▸ **WHAT IS EXPECTED**: Reproduce the portion of the data that begins with the line containing "Looking at the scene, does" and ends with the line containing "5.71 metres", keeping both of those lines and every line between them unchanged.

Spatial question data:
******
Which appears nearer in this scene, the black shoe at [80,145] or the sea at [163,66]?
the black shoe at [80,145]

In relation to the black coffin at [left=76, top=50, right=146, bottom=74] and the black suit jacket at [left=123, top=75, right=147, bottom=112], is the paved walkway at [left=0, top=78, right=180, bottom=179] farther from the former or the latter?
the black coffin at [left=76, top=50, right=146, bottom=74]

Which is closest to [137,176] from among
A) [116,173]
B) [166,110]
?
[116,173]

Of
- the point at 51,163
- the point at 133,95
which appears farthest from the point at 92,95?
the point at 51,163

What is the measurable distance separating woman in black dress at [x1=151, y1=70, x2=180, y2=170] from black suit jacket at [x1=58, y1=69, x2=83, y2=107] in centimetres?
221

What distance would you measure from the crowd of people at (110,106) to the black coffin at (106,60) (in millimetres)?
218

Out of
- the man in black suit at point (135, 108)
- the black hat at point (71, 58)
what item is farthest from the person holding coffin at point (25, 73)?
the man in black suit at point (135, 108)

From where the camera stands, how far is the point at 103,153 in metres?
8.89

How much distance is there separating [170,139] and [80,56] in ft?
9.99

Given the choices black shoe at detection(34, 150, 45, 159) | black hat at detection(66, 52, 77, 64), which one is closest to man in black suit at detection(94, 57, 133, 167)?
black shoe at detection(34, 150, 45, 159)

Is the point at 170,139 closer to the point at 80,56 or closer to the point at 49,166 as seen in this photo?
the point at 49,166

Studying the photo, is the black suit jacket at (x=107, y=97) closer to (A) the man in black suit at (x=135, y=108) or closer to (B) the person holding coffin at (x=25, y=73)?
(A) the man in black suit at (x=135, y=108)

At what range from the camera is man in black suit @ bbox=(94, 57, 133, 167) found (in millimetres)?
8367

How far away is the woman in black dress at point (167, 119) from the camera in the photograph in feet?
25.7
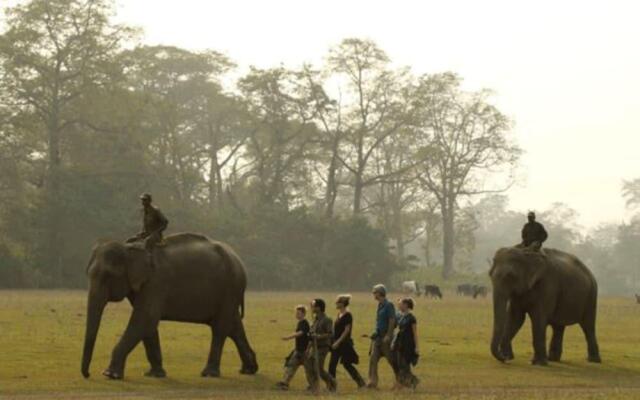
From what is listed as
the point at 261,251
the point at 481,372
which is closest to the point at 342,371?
the point at 481,372

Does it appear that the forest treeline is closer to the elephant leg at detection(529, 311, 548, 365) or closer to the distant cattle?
the distant cattle

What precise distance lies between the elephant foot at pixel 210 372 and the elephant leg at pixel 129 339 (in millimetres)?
1316

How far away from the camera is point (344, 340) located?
21547 millimetres

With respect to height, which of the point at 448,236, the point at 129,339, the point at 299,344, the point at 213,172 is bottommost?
the point at 129,339

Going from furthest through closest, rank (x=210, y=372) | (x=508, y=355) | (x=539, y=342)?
1. (x=508, y=355)
2. (x=539, y=342)
3. (x=210, y=372)

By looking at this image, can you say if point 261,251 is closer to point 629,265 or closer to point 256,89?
point 256,89

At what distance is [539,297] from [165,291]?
9.51m

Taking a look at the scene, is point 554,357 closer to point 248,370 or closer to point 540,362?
point 540,362

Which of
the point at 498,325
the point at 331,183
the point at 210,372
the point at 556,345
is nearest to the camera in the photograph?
the point at 210,372

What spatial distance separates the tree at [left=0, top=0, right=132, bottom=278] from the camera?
258 feet

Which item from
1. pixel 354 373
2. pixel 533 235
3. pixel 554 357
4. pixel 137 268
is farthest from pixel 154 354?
pixel 554 357

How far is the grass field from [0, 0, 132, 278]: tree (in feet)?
115

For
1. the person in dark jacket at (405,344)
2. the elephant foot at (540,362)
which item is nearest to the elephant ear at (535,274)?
the elephant foot at (540,362)

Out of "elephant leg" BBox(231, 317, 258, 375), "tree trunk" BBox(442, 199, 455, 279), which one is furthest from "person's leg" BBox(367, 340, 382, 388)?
"tree trunk" BBox(442, 199, 455, 279)
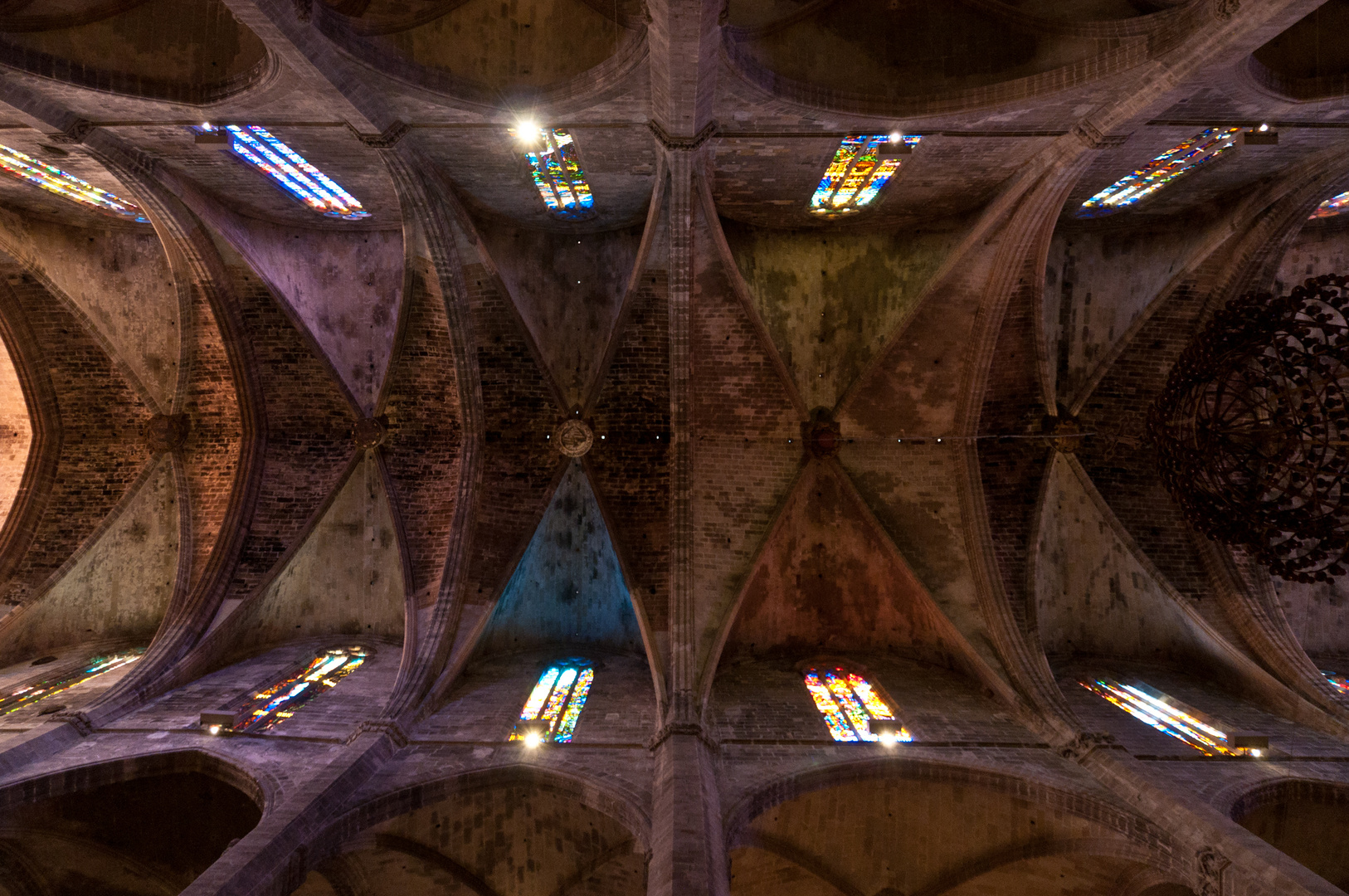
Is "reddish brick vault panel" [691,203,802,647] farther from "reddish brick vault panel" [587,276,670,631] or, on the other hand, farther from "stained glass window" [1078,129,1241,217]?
"stained glass window" [1078,129,1241,217]

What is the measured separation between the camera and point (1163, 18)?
21.7 ft

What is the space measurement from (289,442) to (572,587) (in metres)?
5.20

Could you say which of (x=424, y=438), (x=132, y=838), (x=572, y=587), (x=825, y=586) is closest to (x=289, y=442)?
(x=424, y=438)

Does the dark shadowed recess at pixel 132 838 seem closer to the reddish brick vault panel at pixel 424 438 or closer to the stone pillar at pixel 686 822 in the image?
the reddish brick vault panel at pixel 424 438

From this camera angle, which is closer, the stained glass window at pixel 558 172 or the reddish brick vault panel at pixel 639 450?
the stained glass window at pixel 558 172

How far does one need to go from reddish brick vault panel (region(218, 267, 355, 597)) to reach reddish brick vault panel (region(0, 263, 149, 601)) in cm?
204

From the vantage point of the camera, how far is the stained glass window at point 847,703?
27.8ft

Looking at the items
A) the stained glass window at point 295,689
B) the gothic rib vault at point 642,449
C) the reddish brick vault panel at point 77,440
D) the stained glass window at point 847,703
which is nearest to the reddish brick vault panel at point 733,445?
the gothic rib vault at point 642,449

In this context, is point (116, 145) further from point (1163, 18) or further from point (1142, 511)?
point (1142, 511)

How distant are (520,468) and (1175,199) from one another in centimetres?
1020

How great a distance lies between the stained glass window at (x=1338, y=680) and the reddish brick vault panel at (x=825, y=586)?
18.3ft

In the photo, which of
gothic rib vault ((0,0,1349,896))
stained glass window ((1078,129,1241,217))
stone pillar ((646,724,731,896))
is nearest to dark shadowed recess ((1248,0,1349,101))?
gothic rib vault ((0,0,1349,896))

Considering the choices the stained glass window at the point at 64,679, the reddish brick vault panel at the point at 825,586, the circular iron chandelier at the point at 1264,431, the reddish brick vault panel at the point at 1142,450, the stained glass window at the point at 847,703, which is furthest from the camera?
the reddish brick vault panel at the point at 825,586

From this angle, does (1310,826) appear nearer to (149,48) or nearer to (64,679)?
(149,48)
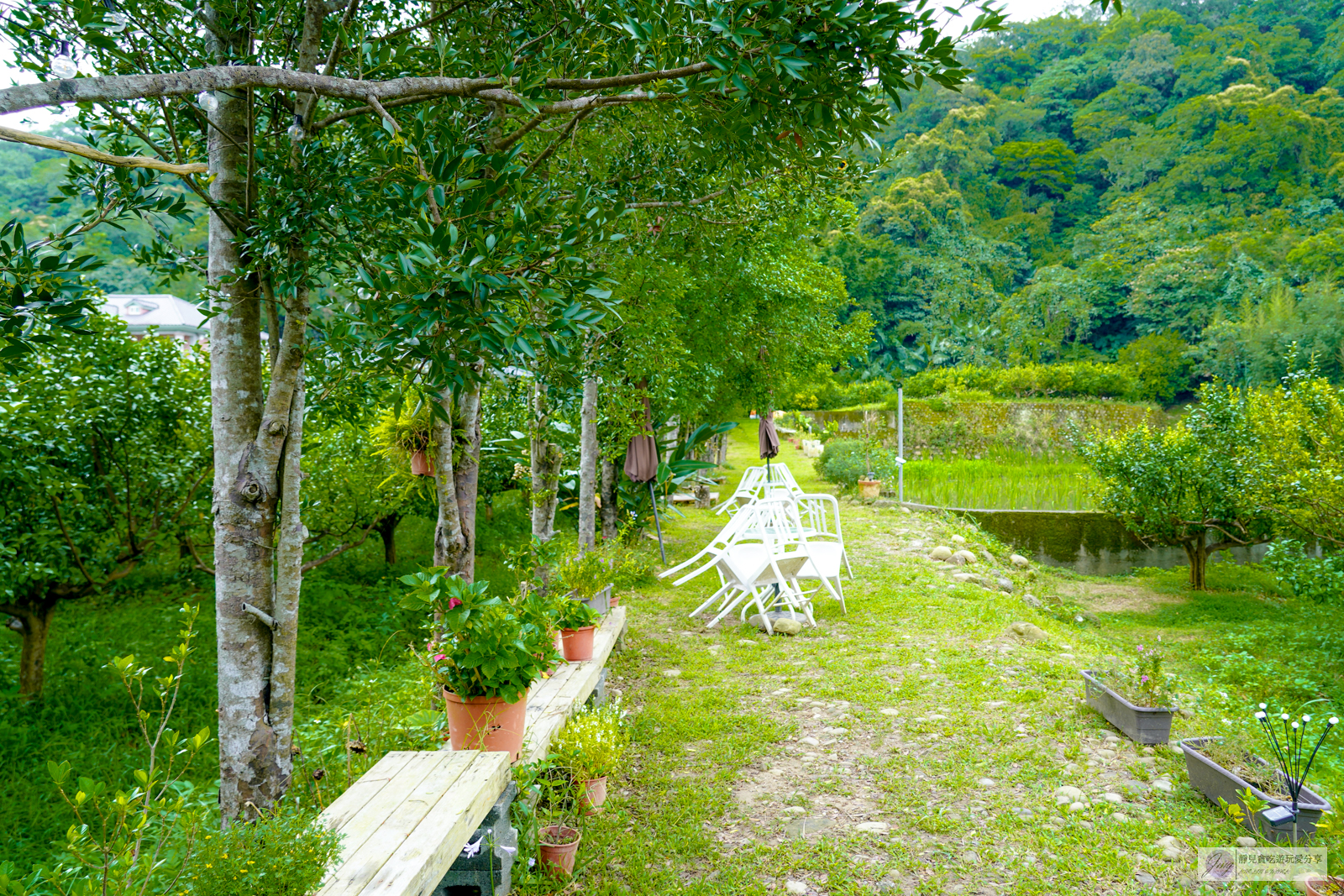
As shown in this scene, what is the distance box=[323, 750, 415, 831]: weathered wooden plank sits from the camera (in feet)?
6.74

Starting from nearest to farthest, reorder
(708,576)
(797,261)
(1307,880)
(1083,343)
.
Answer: (1307,880) → (708,576) → (797,261) → (1083,343)

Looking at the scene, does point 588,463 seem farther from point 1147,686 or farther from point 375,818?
point 375,818

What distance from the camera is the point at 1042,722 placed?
13.5 ft

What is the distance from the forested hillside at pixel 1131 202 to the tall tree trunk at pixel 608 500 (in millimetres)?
17794

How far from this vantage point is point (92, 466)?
5.71 metres

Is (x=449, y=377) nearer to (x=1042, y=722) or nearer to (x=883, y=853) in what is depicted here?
(x=883, y=853)

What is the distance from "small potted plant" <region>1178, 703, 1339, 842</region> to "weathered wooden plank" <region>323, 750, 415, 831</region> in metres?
3.13

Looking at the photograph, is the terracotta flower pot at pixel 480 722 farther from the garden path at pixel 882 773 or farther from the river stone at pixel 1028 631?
the river stone at pixel 1028 631

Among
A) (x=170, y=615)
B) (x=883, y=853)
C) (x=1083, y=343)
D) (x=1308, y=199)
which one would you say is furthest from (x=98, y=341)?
(x=1308, y=199)

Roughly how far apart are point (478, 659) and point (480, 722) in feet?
0.83

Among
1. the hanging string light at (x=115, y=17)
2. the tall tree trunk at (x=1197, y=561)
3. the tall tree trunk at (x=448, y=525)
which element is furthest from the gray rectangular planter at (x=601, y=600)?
the tall tree trunk at (x=1197, y=561)

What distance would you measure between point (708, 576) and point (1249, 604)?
6611mm

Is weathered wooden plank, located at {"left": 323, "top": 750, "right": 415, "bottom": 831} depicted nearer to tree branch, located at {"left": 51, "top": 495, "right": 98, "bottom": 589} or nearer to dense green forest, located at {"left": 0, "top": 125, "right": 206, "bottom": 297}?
tree branch, located at {"left": 51, "top": 495, "right": 98, "bottom": 589}

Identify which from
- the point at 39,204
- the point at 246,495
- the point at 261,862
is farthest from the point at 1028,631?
the point at 39,204
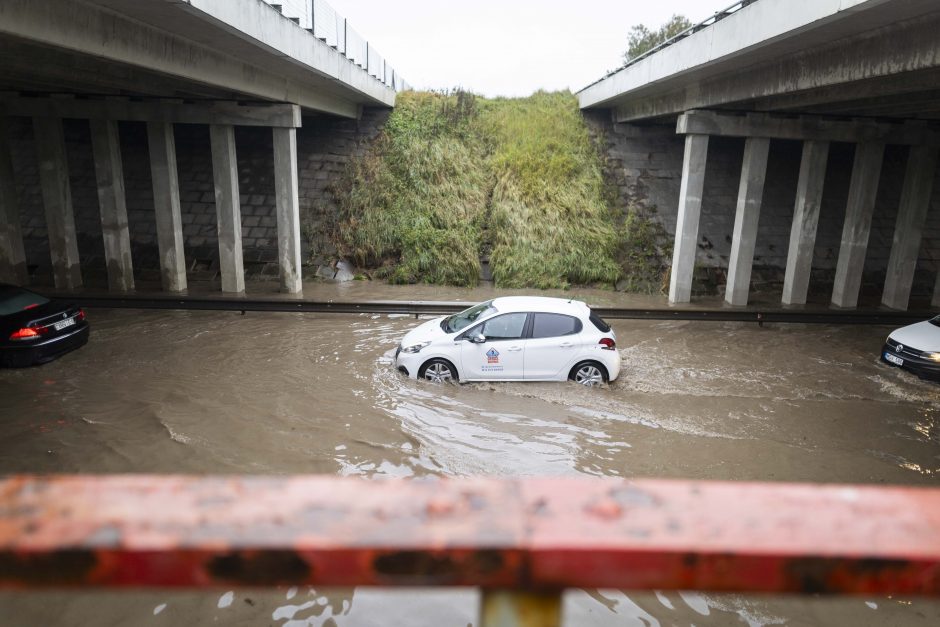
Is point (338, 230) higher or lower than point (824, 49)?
lower

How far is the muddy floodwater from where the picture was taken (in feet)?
17.4

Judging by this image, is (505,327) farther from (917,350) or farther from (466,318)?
(917,350)

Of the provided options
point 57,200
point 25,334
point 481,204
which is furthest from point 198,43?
point 481,204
******
▸ **EXERCISE ANSWER**:
Looking at the scene, does point 588,463 seem farther from point 1147,686 or farther from point 375,818?
point 375,818

What distance from the camera is the point at 1042,722 placed?
13.5 ft

What is the distance from the forested hillside at pixel 1131 202 to the tall tree trunk at pixel 608 500 (in millimetres)?
17794

How far from this vantage point is point (92, 466)?
5.71 metres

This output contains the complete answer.